Alan Chuntz was previously a UNIT Soldier in The Invasion, Technician Harvey & a Security Guard in The Seeds of Death, one of Collinson's Men & a UNIT Soldier in the Ambassadors of Death and he'd already been the murdered Technician in episode 1 of his story. He returns as an Auton in Terror of the Autons, a Prisoner in Mind of Evil, a Sea Devil & Sailor in The Sea Devils, Omega's Champion in The Three Doctors, a Security Guard in The Green Death, a Guard in Planet of Spiders, a soldier in Genesis of the Daleks, a Vogan in Revenge of the Cybermen, the Doctor's stunt double in Planet of Evil, the Chauffeur in Seeds of Doom, a Horda Pit Guard in Face of Evil, a Coolie in Talons of Weng-Chiang, a guard in State of Decay and a Masked Villager in The Visitation. He also did stunt work on the Sean Connery James Bond film You Only Live Twice and on The Italian Job.

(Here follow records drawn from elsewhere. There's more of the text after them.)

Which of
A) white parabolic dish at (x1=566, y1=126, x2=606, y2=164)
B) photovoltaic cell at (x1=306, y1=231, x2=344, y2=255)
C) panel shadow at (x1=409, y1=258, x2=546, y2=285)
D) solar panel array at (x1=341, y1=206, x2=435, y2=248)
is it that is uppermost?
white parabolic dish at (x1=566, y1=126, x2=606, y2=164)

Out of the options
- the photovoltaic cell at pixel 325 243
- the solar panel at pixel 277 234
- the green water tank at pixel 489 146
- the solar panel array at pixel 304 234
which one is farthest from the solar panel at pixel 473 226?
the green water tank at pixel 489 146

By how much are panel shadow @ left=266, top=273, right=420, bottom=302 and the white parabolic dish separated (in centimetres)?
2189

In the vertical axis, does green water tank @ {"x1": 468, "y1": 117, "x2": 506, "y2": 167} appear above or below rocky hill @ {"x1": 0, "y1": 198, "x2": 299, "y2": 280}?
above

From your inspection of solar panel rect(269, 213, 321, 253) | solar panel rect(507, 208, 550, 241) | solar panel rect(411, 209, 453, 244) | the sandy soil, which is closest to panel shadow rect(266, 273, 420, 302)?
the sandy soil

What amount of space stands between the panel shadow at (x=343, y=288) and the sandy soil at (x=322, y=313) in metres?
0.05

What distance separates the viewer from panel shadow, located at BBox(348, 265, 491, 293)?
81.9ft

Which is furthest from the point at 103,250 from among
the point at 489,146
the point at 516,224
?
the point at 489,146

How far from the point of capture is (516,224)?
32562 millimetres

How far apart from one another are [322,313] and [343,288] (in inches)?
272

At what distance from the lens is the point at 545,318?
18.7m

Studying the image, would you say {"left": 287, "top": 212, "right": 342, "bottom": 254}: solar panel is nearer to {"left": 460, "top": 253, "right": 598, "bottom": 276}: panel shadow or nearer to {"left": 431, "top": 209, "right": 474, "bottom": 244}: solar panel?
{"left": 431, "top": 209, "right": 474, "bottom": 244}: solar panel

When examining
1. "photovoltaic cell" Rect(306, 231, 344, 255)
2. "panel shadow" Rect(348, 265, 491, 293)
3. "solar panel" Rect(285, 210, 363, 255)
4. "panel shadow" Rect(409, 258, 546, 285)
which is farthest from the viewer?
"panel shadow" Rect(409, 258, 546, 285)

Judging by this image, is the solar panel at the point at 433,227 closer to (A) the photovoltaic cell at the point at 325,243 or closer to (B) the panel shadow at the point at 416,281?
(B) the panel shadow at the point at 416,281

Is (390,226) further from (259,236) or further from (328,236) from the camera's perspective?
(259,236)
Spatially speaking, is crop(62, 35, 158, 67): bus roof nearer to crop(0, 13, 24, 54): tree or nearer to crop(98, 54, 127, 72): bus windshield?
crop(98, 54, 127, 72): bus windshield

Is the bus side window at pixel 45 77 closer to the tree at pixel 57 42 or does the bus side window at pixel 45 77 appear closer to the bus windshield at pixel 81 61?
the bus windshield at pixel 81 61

Billy Horrigan was also a UNIT Soldier in The Invasion, then played the Man on Bike Killed by Auton in Spearhead from Space, and one of Collinson's men in Ambassadors of Death. He's back as a U.N.I.T. soldier, Auton Policeman & other stunts in Terror of the Autons, UNIT Corporal & Prisoner in The Mind of Evil, a colonist in Colony in Space, a guard in The Curse of Peladon, a Sea Devils & Sailor Stuntman in The Sea Devils, a security guard in The Green Death. a guard in Planet of Spiders, and a soldier/guard in Masque of Mandragora. He was also in Blake's 7 as a Scavenger in Deliverance. In the world of films he acts or does stunt work in Jabberwocky, The Spy Who Loved Me, Superman, Superman II, Raiders of the Lost Ark, Return of the Jedi, Superman III, Krull, Never Say Never Again, 1984 Indiana Jones and the Temple of Doom and Indiana Jones and the Last Crusade.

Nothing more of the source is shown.